Carol’s shop is cozy and absolutely crochet-friendly.  And conveniently has hot running coffee. 🙂  I’ll be going back there soon for sure!

Carol even stayed up the night before finishing one of my designs to wear that day, the Rosalinda top from Crochet Lace Innovations, in stop-traffic orange and totally wonderful.  Thanks to Carol and all my new friends for a fun and funny day.

My Shiny New Flamie Awards!

WOWSERS!  An embarrassment of riches!   I now proudly display the TWO 2011 Flamies I took home from last night’s Third Annual Crochet Liberation Front Flamie Award Ceremony:

Congratulations to all the winners.  A million thousand thanks to the CFL and Fearless Leader Laurie Wheeler for shouldering the monumental task of producing the awards every year; to Mary Beth Temple and Josh Mckiernan, genial hosts of last night’s live presentation on Getting Loopy; to Darlisa Riggs, designer of these gorgeous virtual awards; and my gratitude to all who voted.

I foolishly wrote a speech, jotting down some notes to keep me mindful of all I wanted to say when accepting the awards.  What was I thinking.  All preparedness and caution go out the window at these things. So if you missed the show, you can listen to it in archives and hear how we all sort of burbled and gushed our way through the night. Go here, scroll down to the Flamies episode, enjoy.

A major contributing factor to the tendency toward on-air burbling was…  how can I put this delicately… the, uh, the festive atmosphere off mic.  Not only was there a gala CFL party going on in Georgetown, Texas, but there was a rowdy gang piled thirty deep in the Getting Loopy chat room providing support and heckling for each other.   I do hope no serious damage remains at either venue as a result of the night’s frivolity.
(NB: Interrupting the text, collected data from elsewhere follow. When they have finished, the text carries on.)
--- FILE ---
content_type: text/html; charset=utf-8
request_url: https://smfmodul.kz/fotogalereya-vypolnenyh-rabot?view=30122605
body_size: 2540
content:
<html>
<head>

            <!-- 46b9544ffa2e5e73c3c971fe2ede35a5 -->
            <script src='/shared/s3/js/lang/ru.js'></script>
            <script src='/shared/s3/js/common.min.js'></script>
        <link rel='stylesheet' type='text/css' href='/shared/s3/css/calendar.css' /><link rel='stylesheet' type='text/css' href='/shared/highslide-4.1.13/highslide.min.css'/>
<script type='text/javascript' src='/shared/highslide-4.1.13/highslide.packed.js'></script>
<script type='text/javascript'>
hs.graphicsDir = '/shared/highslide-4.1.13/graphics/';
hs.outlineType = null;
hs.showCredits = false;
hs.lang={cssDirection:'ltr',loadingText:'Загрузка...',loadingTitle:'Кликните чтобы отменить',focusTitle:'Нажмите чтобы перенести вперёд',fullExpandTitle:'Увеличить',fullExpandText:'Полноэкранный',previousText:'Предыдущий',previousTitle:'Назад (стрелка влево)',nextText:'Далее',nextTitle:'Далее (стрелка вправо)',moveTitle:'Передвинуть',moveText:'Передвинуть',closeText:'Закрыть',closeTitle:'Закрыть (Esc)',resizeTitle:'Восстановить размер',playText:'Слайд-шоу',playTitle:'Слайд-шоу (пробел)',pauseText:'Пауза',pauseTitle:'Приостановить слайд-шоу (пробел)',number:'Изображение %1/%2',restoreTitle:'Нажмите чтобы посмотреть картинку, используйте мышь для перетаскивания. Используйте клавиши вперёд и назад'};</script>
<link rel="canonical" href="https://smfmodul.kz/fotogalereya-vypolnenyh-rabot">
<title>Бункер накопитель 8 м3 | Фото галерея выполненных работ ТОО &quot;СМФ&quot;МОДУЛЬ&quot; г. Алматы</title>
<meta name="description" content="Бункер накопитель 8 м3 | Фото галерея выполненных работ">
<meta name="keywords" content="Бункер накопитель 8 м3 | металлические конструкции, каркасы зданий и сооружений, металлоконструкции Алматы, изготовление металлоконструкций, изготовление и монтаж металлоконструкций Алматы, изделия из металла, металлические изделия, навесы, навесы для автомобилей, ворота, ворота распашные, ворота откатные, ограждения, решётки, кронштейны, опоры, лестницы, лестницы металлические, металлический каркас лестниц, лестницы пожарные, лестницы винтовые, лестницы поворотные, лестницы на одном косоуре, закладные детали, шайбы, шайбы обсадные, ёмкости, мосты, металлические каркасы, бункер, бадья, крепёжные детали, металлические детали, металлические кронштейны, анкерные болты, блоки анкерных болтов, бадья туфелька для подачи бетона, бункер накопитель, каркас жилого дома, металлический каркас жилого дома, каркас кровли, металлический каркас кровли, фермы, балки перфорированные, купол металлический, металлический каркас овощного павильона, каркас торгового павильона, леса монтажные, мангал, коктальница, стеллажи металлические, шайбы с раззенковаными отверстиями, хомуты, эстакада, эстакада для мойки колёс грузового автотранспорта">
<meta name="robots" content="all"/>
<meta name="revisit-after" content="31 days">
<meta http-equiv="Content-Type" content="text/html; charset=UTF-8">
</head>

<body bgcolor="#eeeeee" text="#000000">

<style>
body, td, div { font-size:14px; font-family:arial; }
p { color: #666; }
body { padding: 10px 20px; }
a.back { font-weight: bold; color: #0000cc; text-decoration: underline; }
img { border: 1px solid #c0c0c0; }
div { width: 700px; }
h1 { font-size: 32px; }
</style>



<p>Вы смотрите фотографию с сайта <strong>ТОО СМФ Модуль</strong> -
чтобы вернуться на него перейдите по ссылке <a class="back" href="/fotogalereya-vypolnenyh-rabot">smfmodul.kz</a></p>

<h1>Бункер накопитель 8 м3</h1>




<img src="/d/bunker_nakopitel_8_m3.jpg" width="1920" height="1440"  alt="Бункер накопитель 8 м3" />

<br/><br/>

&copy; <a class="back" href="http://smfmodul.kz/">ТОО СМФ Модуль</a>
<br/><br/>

And, for the record, the game that was mentioned, wherein all were encouraged to down a slug of whatever libation was in hand or take a bite out of a chocolate Easter bunny (chocolate-covered Peeps may have been substituted) every time the word “crochet” was uttered during the show, that was merely a suggestion.  I didn’t force anyone to play, so am totally not responsible for any overindulgence or questionable behavior resulting from it.

Curiously, I notice this morning that half a bottle of wine is gone and a huge dent has been made in my stash of chocolate-covered Peeps. 🙂

You can see the complete list of 2011 Flamie Award winners  here at the CLF blog.  Congrats to all!